In der Schweiz hat der Güterverkehr laut Statistischem Bundesamt zwischen 2000 und 2015 um 19 Prozent zugenommen. Grund ist auch der wachsende Onlinehandel: im vergangenen Jahr wuchs er allein um gut acht Prozent, so das Marktforschungsinstitut GfK. Die Post beförderte sechs Prozent mehr Pakete, 122 Millionen Stück. Beigetragen dürfte auch der deutsche Onlinehändler Zalando, der seit 2011 offensiv in den Schweizer Markt drängt. Zwölf Millionen Pakete waren es im vergangenen Jahr, wie das Beratungsunternehmen Carpathia schreibt. "Durch Cargo Sous Terrain soll zusätzliche Kapazität geschaffen werden, wo die Engpässe auf Straße und Schiene am größten sind", sagt Oliver Flüeler von der Post. Die Waren sollen unterirdisch zum Stadtrand und von dort mit Transportern verteilt werden.

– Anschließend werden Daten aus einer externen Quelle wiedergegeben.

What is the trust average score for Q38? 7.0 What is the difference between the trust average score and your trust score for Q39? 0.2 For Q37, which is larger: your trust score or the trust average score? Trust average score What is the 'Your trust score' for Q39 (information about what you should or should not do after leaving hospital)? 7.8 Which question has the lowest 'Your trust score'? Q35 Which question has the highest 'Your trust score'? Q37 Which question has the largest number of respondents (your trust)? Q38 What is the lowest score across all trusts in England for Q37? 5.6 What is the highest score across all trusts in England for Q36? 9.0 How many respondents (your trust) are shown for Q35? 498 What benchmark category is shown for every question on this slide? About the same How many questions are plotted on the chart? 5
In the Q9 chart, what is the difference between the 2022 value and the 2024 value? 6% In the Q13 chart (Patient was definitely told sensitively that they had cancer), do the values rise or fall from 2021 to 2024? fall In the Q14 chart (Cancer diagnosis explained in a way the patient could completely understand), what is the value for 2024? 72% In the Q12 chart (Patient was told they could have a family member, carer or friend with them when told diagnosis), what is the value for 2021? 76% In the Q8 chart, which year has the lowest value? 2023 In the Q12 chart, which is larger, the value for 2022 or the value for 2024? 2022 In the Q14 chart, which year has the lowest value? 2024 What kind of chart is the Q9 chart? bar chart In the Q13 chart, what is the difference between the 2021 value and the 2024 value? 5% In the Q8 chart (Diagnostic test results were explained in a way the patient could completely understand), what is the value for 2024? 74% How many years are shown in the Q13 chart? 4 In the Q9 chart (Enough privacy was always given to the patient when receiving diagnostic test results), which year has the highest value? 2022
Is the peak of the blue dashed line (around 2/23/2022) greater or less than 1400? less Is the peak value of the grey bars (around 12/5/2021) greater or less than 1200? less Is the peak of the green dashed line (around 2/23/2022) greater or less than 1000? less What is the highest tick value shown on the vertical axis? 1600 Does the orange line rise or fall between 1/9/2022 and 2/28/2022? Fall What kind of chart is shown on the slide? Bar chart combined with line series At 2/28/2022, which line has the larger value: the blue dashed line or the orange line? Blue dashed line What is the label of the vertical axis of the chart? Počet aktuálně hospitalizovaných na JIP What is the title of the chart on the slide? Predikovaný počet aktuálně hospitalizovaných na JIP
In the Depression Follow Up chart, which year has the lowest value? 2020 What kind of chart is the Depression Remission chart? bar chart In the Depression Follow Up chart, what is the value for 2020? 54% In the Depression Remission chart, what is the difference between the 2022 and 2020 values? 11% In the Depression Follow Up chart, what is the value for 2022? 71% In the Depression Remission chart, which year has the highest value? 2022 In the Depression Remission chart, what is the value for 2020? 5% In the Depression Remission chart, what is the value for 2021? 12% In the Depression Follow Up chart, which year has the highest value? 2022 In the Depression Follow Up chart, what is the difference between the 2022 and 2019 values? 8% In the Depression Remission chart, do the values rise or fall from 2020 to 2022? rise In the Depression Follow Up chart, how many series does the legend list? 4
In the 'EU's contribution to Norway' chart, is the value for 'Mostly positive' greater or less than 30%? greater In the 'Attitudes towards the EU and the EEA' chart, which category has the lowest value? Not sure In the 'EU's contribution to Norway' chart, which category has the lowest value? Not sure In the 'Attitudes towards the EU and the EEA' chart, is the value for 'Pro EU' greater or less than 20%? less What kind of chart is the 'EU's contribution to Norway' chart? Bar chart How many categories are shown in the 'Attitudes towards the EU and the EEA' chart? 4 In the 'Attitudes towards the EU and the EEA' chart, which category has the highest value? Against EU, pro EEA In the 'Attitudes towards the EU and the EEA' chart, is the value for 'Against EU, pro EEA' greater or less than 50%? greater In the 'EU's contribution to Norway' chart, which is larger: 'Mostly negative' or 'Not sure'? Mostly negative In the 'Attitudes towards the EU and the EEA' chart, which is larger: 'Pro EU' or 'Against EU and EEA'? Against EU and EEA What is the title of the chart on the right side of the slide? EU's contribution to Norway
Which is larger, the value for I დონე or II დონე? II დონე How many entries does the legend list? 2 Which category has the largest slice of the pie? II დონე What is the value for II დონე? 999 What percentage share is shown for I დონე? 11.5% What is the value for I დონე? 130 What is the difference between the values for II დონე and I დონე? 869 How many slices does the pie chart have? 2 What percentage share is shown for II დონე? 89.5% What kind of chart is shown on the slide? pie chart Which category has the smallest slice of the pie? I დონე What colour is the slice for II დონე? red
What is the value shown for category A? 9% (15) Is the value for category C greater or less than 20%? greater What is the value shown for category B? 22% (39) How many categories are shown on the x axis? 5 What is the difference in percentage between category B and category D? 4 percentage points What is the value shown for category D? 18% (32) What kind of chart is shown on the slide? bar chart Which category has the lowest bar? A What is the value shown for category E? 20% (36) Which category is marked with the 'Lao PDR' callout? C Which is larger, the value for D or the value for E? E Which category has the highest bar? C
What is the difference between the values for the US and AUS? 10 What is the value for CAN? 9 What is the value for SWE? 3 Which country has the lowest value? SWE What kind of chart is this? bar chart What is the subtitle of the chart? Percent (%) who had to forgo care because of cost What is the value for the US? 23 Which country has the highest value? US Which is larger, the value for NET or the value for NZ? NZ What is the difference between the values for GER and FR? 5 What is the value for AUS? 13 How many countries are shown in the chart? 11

Doch wäre solch ein Projekt nicht aufwendig? Der erste Tunnel von knapp 70 Kilometern Länge würde drei Milliarden Franken kosten und könnte 2030 fertig sein, sagen die Planer. Sie müssen 100 Millionen Franken für die erste Projektphase aufbringen, bevor grünes Licht der Regierung kommt. Mit solchen Zahlen fühlen sich Skeptiker bestätigt. Tunnel gehörten zu den teuersten Infrastrukturbauten, sagt Daniel Müller-Jentsch von der Denkfabrik Avenir-Suisse. "Ein milliardenschwerer hardwarelastiger Lösungsansatz scheint im Zeitalter der Digitalisierung völlig unangemessen", sagt er. Dank neuer Technologien könne die Logistik-Software verbessert werden. Zudem können Elektroautos und bald wohl selbstfahrende Autos den steigenden Warenverkehr umweltfreundlicher bewältigen. Ein komplett neues Tunnelsystem sei daher unnötig.